Sesudah generasi Pak Dahlan banyak intelektual muncul. Di Mahkamah Agung ada Pak Artidjo Hakim yang paling ditakuti sampai sekarang (seangkatan dengan Pak Dahlan), Suparman Marzuki Ketua KY generasi dibawah saya, saya juga membimbing Desertasinya, lalu ada Busyro Muqoddas pernah manjadi Pimpinan KY dan KPK (adik kelas Pak Dahlan dan Pak Artidjo), Abdul Haris Semendawai (Ketua LPSK), Darmono (Kejaksaan Agung). Banyak lahir disini sesudah generasi penyambung itu, sebelum itu ndak ada. Banyak mereka muncul setelah Kampus di institusikan (di akreditasikan), sebelum itu pada masa Pak Dahlan kampus belum diinstitusikan. Dengan diinstitusikannya kampus UII, memunculkan para tokoh, karena terdapat kenaikan pangkat secara teratur, lahir Guru Besar (Prof Mahfud sebagai Guru Besar pertama di UII pada Tahun 1999). Sebelum itu juga banyak Guru Besar, tapi minjam dari Kampus lain, dan setelah itu banyak Guru Besar-Guru Besar UII yang muncul hingga sekarang. Kemudian ada yang berkarir di Jakarta (DPR, Kementerian, dll.), Marwan Jafar (Menteri Desa, Transmigrasi dan Pembangunan Daerah Tertinggal Kabinet Kerja), adalah mahasiswa saya (Prof Mahfud MD) sekarang jadi menteri. Itu karena merupakan produk perjuangan.

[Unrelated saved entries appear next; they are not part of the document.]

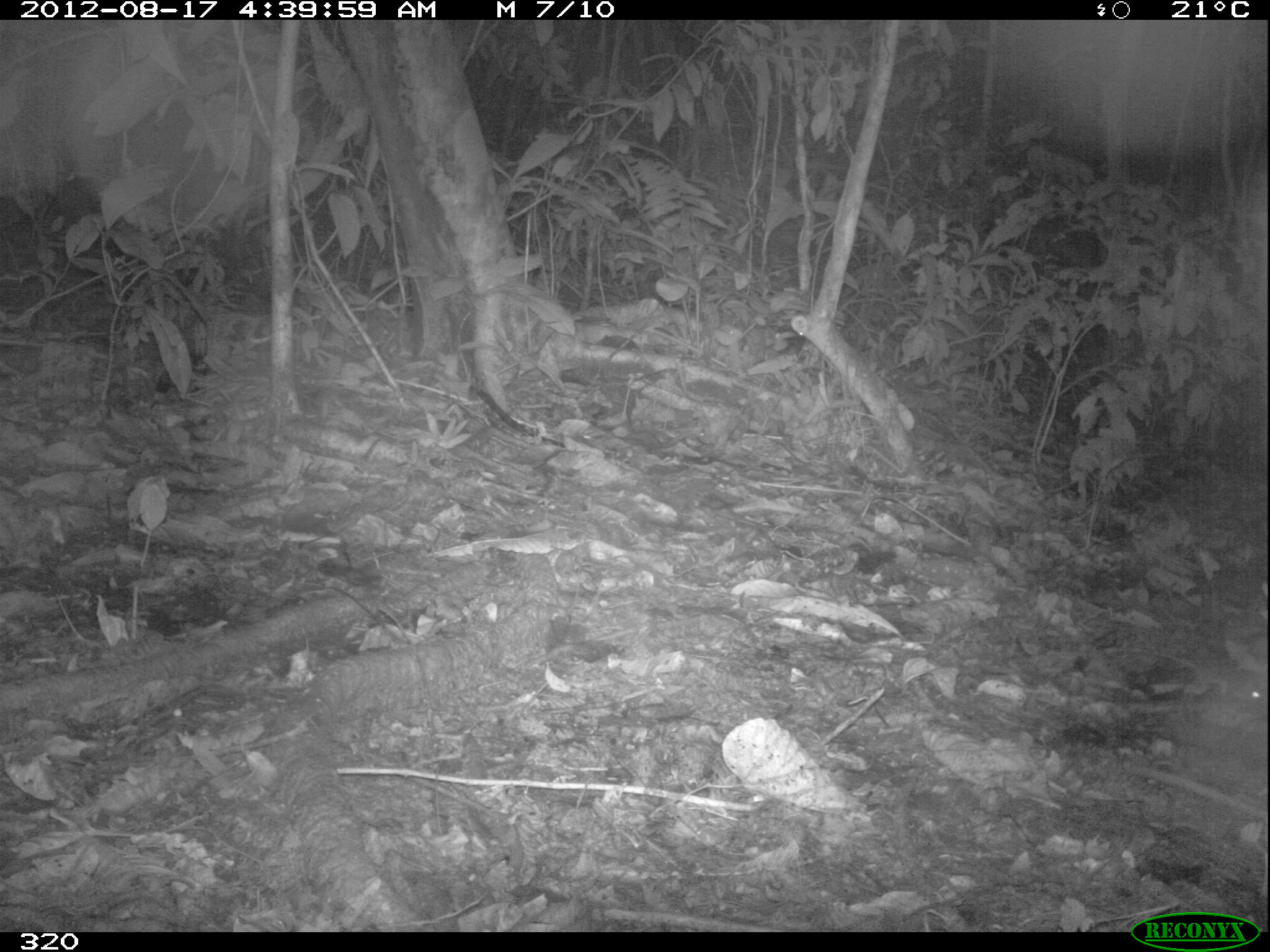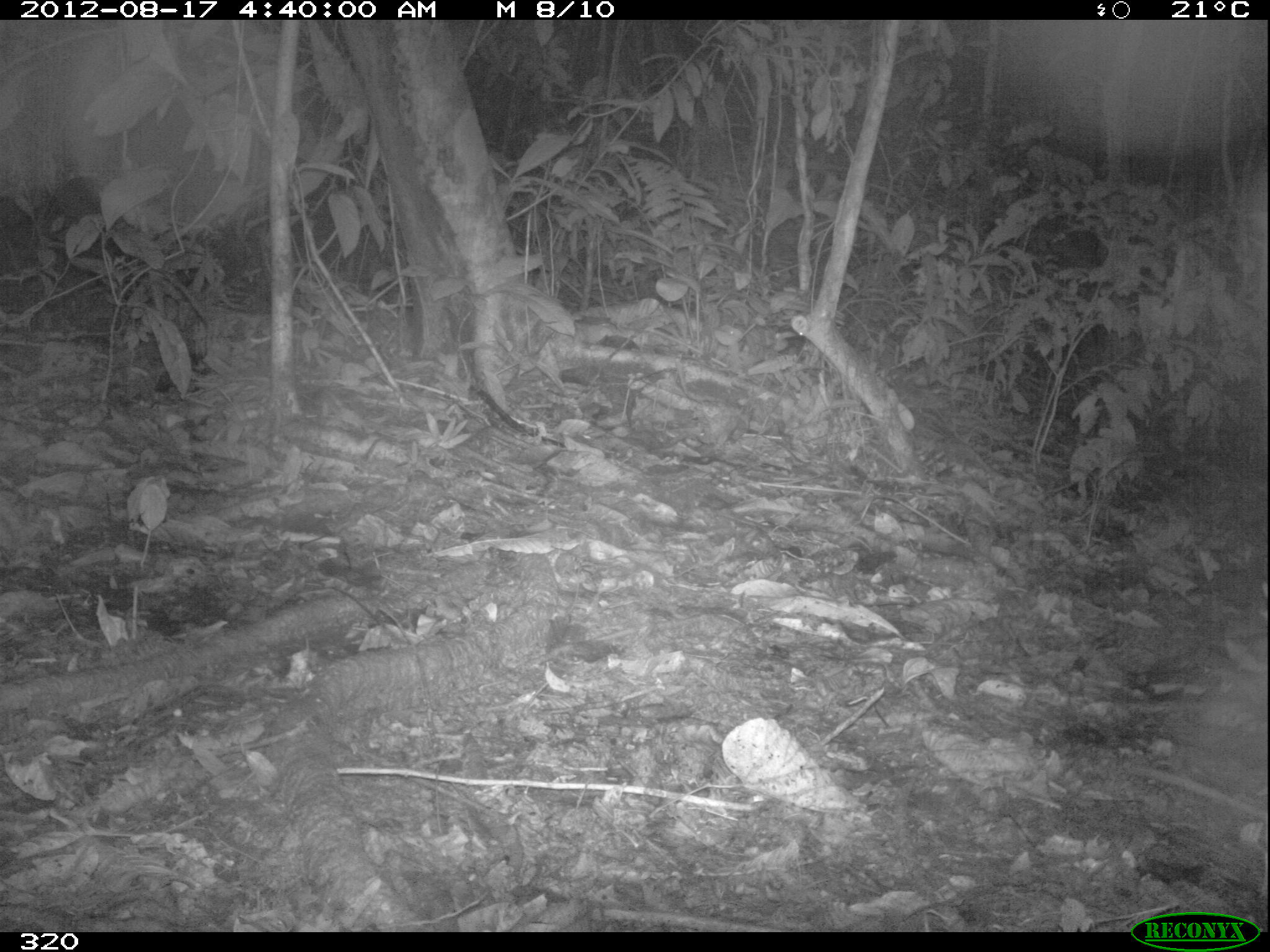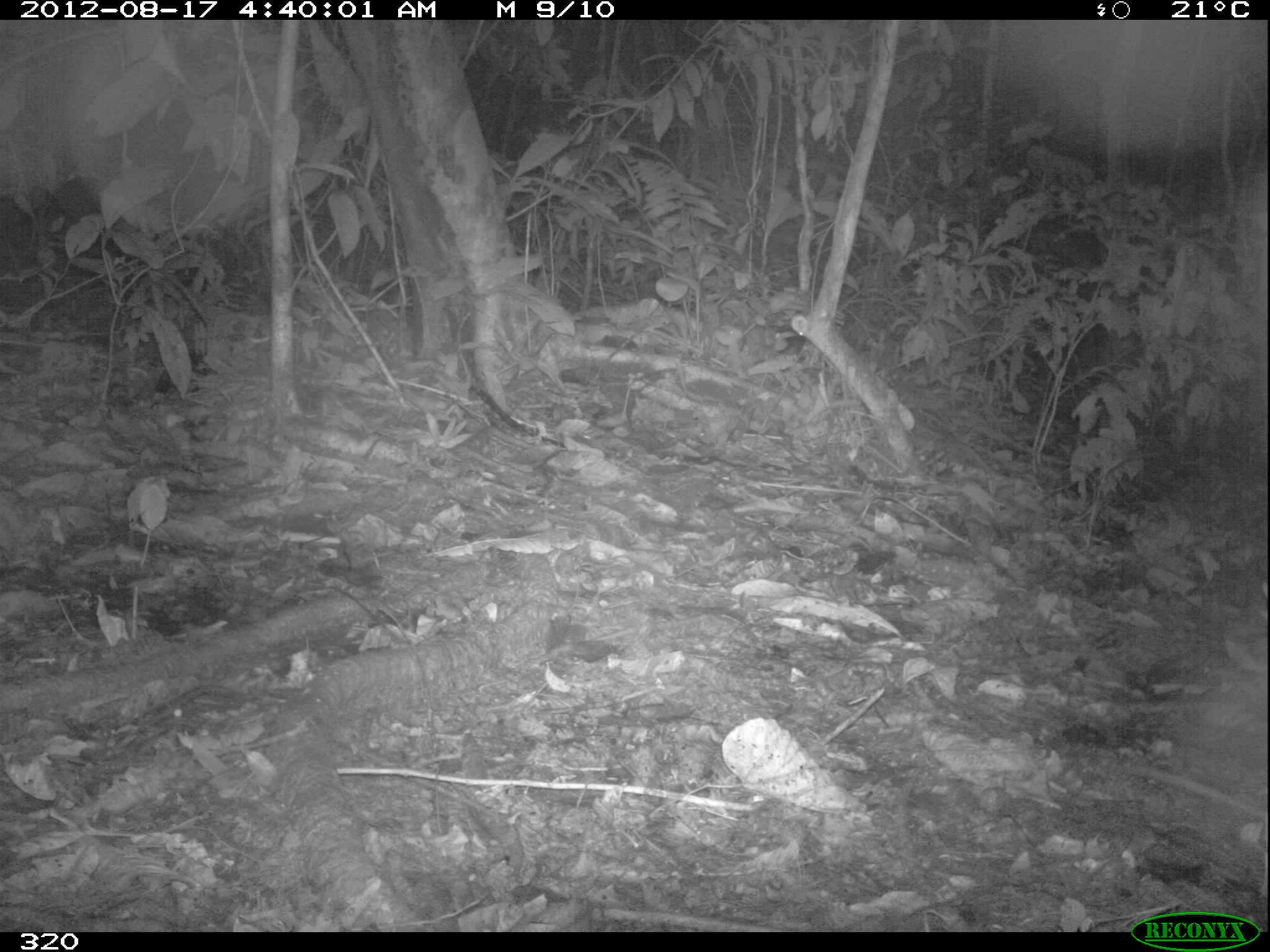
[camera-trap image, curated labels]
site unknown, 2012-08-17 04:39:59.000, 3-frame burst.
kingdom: Animalia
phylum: Chordata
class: Mammalia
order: Rodentia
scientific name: Rodentia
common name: rodents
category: unknown rodent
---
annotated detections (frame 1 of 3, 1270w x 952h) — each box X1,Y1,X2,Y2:
unknown rodent: 1157,649,1262,704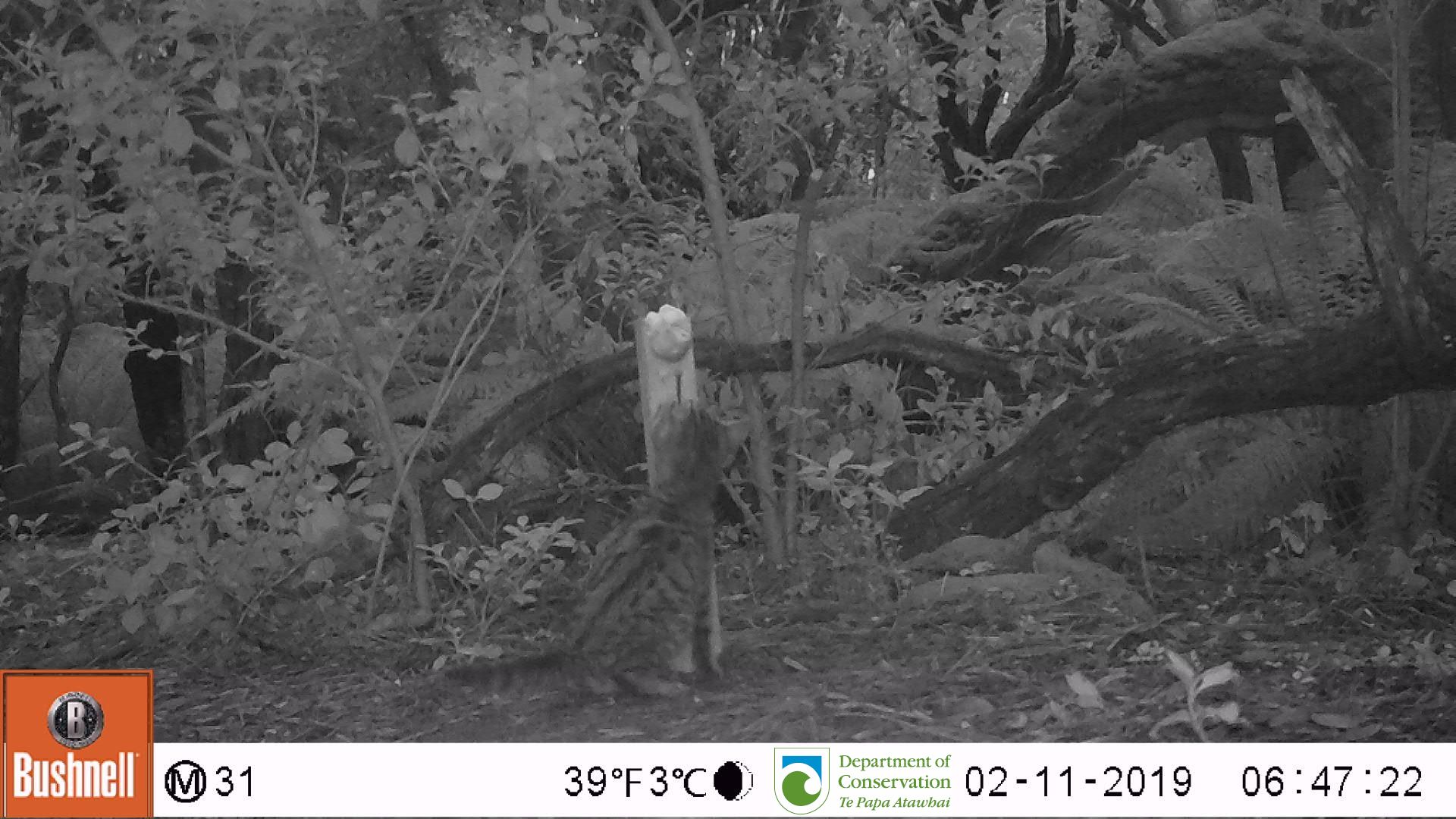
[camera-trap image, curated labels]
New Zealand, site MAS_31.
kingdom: Animalia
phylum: Chordata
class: Mammalia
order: Carnivora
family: Felidae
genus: Felis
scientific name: Felis catus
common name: domestic cat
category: cat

Ada suatu adagium yang saudara mahasiswa harus pegang disini, ini juga selalu dikembangkan oleh generasi Pak Dahlan hingga sekarang, “Kalau Kampus UGM itu besar karena kampusnya besar, dia milik pemerintah, digaji pemerintah, seluruhnya penuh dari gedung..., tetapi kalau UII besar karena mahasiswanya, mahasiswanya yg tangguh berjuang”. Jadi kalau orang lulus dari UGM jadi hebat yaa wajar dong, memang dari UGM, wong UGMnya sendiri sudah hebat kok UGM. Tetapi kalau UII ini kampus terseok-seok, disinilah kampus, kampus UII yang dimiliki sendiri pertama di Cik Ditiro (sekarang digunakan untuk Kampus Pascasarjana Fakultas Hukum UII). Makanya ini masih dipertahankan, dulu saya belajar dan bekerja bersama Pak Dahlan disini, ketika saya lulus saya menjadi Asisten Pembantu Rektor III dari kampus ini, belum ada kampus kita yang besar 25 Hektar yang di Jalan Kaliurang, belum ada yg di taman siswo, dulu kampus kita ya disini. Tetapi inilah kampus paling bersejarah. Karena Kampus ini diperoleh atas usaha dari pengurus yayasan pada waktu itu, minta bantuan ke NOVIB (Netherlands Organization for International Assistance) di Belanda, NOVIB mempelajari, mengirim orang kesini, oh ternyata mahasiswanya bagus-bagus, punya harapan, punya aktivitas, lalu dibantulah kampus ini (Kampus Cik Ditiro), ya ini meskipun sangat kecil tapi punya makna sejarah, yang mudah-mudahan juga bisa..entah ya saya ndak tau bagaimana nanti dilestarikannya sebagai sejarah, cuma saya berharap kalau kampus ini dibangun, nilai sejarahnya tu tidak hilang. Banyak yang menyesal didunia ini membangun kampus-kampus, sesudah itu pesan/tugu monumen sejarahnya hilang. Padahal penting itu kampus bersejarah. Saya beberapa kali datang ketempat saya belajar waktu kecil (di pondok pesantren) bersama crew televisi ada tvOne, MetroTV, SCTV, RCTI, mana tempat belajarnya pak mahfud waktu kecil? Saya menyesal.. sudah ndak ada itu, karena telah berubah sudah jadi gedung sekolah yang bagus. Padahal saya dulu belajar disuatu tempat yang namanya Langgar, tapi itu sudah tak ada, lalu saya menyesal, kenapa dulu tidak diabadikan/tidak dilestarikan, sebagai suatu momen, tempat belajar, meskipun sangat sederhana tapi bisa menghasilkan orang yang “bermutu”. Saya berharap kampus ini dipelihara perencanaannya. Itu tentang Pak Dahlan sebagai personal.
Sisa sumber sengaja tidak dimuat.